Text provided
I was about to post some helpful tips on using @sed@ to generate code, but thought a brief introduction of @sed@ was in order.

The history of qed, ed and sed

@sed@ is the stream version of the @ed@ command line editor (itself an offshoot of Ken Thompson’s “qed(An incomplete history of the QED Text Editor by Dennis Ritchie)”:http://cm.bell-labs.com/cm/cs/who/dmr/qed.html. Put simply, @ed@ was developed in a time when the capabilities of computer terminals fall far short of what is possible today – back then an editor like @vi@ wasn’t even possible. You couldn’t navigate to the piece of text you wanted to change, delete and then replace it – instead @ed@ presented with a view of your text and a command line. To change your text, you had to enter a command and watch the text change – a method which some people likened to a virtual typewriter (whereas the later @vi@ editor provided “virtual paper”). For example to replace the first occurrence of @bob@ with @fred@ you’d type the following:


s/bob/fred

@ed@ also supported regular expressions (albeit a simplified set of the regular expression support available in @qed@) – you could for example run a command to print out all the text that matches a regular expressions. From Jeffrey E. F. Friedl’s Mastering Regular Expressions:

The command “g/Regular Expression/p”, was read “Global Regular Expression Print”. This particular function was so useful that it was made into its own utility, @grep@ (after which @egrep@ – extended @grep@ was later modelled).

Requirements
a: Translate this sentence from the text on the history of qed, ed and sed into Spanish: "The command “g/Regular Expression/p”, was read “Global Regular Expression Print”."
b: Continue the text on the history of qed, ed and sed from the point where it stops.

Dataset excerpt

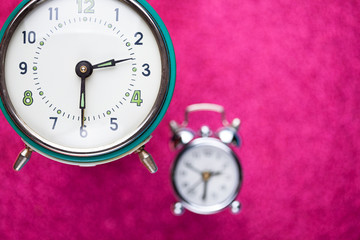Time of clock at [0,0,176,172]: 2:30
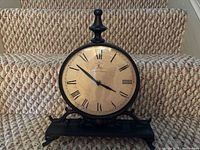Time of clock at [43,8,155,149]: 3:51
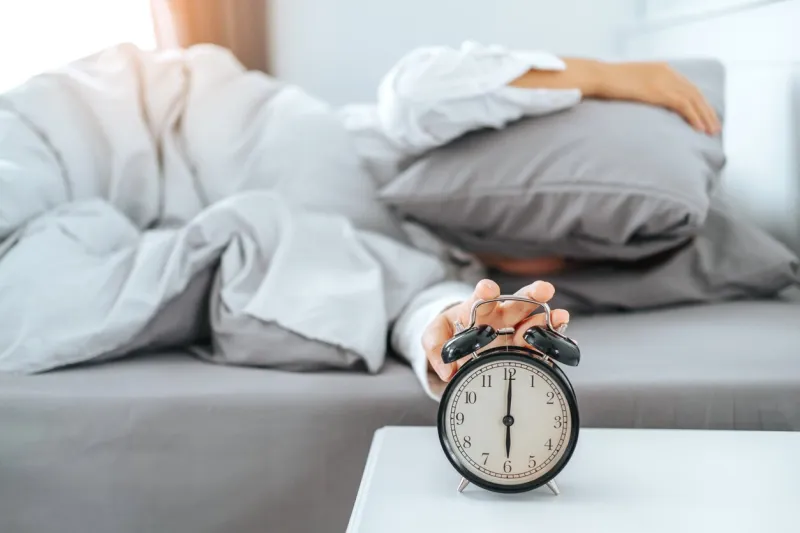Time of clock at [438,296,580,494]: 6:00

Outputs by task
a: El comando «g/Regular Expression/p» se leía «Global Regular Expression Print».

b:
Introducing sed

@sed@ came from the need to run a series of @ed@ commands on a stream, without having to edit each file. commands could now be run on the command line like this:


sed g/Regular Expression/p file

Or could be put into a file of commands so several could be run at once:


sed -f sedcmdfile file

Being run on the command line, you could run sed on several files:


sed -f sedcmdfile *.txt

Or even on a whole directory tree – for example this finds all files with a @java@ suffix and executes sed on them:


find . -name "*.java" -print | xargs sed -f sedcmdfile {}

Its worth noting however that @sed@ simply outputs to @stdout@, so you’ll need to redirect the result into a file – as such running sed is of limited use unless you run it within a wrapper script to edit the original file, I’ll dig out a decent example and post it later. Next up, I’ll post a helpful tip or two to get you started with @sed@.

Getting sed

Sed has been a standard part of Linux and Unix distributions for years now, and has been ported to many systems. On windows, it is shipped as part of “cygwin”:http://www.cygwin.com/.

Further reading

  • “Mastering Regular Expressions, 2nd Editing by Jeffrey E. F. Friedl”:http://www.oreilly.com/catalog/regex2/index.html. This covers regular expressions as a whole, looking at various implementations in grep, Perl, Java and .net
  • “Sed & Awk,2nd Edition by Dale Dougherty, Arnold Robbins”:http://www.oreilly.com/catalog/sed2/. this was my bible when I started learning sed, and remains the definitive text on the subject.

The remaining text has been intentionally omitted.